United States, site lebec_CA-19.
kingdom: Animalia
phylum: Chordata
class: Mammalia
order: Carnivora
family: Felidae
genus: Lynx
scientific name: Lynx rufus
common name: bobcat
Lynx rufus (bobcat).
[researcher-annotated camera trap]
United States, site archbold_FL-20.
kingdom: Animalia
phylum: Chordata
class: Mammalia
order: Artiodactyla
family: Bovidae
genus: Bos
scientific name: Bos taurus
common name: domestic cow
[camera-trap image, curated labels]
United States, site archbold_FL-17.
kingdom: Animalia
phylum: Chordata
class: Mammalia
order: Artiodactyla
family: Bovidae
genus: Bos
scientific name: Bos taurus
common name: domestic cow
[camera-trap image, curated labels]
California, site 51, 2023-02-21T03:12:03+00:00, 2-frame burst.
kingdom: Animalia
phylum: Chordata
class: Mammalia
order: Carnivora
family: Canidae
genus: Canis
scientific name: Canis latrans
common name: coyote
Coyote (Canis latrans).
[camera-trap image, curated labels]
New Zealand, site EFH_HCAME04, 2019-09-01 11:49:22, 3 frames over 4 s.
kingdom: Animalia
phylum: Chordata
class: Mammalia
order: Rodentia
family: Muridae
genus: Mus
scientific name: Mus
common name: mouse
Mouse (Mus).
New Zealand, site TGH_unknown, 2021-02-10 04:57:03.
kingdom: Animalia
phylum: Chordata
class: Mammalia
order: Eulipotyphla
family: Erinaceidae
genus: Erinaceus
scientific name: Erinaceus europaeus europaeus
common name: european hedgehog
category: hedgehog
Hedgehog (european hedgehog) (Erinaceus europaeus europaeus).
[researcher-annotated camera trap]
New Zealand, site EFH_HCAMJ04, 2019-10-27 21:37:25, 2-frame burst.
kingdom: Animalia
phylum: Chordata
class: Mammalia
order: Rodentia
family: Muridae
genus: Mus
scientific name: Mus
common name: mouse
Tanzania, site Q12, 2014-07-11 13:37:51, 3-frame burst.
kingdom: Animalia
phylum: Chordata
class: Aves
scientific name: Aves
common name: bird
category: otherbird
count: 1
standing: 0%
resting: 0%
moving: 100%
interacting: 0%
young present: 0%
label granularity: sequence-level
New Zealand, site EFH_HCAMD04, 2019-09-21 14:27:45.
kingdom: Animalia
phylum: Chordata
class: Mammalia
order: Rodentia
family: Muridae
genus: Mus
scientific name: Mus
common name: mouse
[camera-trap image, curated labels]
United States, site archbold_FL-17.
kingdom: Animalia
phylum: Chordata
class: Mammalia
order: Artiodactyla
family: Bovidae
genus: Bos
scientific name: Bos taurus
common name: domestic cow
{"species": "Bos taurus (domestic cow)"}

▶ **WHAT IS EXPECTED**: Begin at the first line of the records above and quote every line verbatim through the one that contains "family: Canidae".

▶ **REPLY TO THE TASK**:
United States, site lebec_CA-19.
kingdom: Animalia
phylum: Chordata
class: Mammalia
order: Carnivora
family: Felidae
genus: Lynx
scientific name: Lynx rufus
common name: bobcat
Lynx rufus (bobcat).
[researcher-annotated camera trap]
United States, site archbold_FL-20.
kingdom: Animalia
phylum: Chordata
class: Mammalia
order: Artiodactyla
family: Bovidae
genus: Bos
scientific name: Bos taurus
common name: domestic cow
[camera-trap image, curated labels]
United States, site archbold_FL-17.
kingdom: Animalia
phylum: Chordata
class: Mammalia
order: Artiodactyla
family: Bovidae
genus: Bos
scientific name: Bos taurus
common name: domestic cow
[camera-trap image, curated labels]
California, site 51, 2023-02-21T03:12:03+00:00, 2-frame burst.
kingdom: Animalia
phylum: Chordata
class: Mammalia
order: Carnivora
family: Canidae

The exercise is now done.